*Your objective*. Reproduce the listing exactly, with no pictures in your copy.

*Data*.

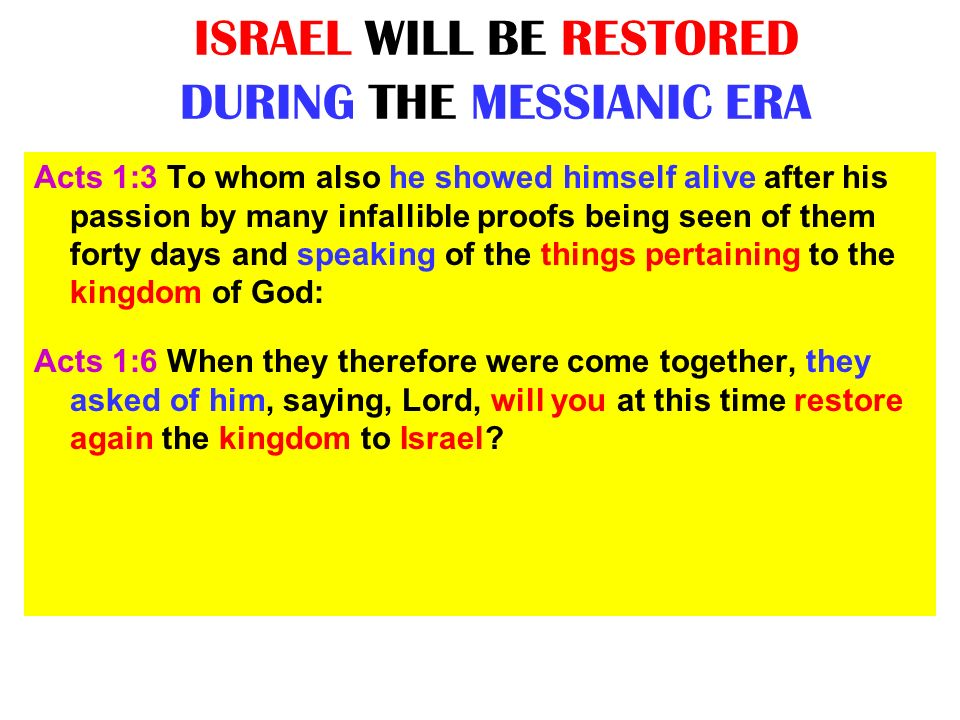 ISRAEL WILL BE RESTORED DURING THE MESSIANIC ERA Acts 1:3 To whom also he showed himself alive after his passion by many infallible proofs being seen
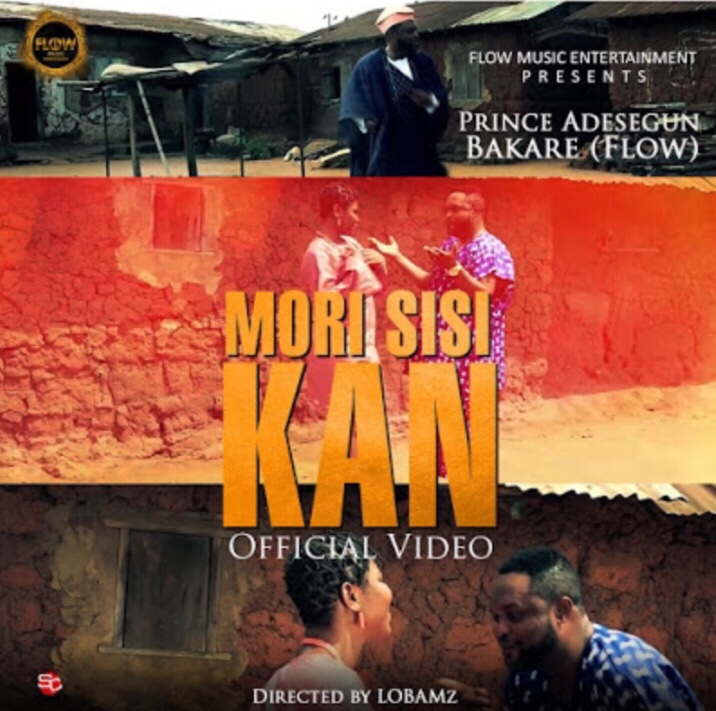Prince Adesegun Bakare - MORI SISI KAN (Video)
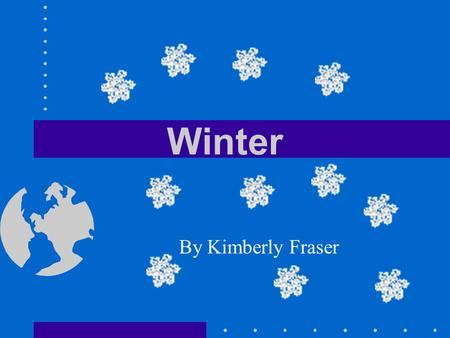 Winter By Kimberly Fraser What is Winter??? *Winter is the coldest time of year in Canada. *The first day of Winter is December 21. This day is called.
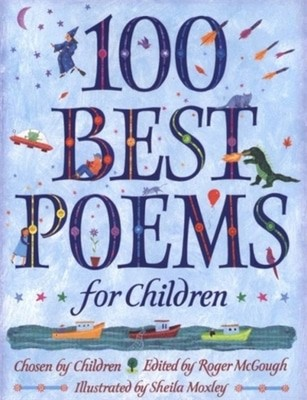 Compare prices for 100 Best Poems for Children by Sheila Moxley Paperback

*Solution for this problem*.
 ISRAEL WILL BE RESTORED DURING THE MESSIANIC ERA Acts 1:3 To whom also he showed himself alive after his passion by many infallible proofs being seen
Prince Adesegun Bakare - MORI SISI KAN (Video)
 Winter By Kimberly Fraser What is Winter??? *Winter is the coldest time of year in Canada. *The first day of Winter is December 21. This day is called.
 Compare prices for 100 Best Poems for Children by Sheila Moxley Paperback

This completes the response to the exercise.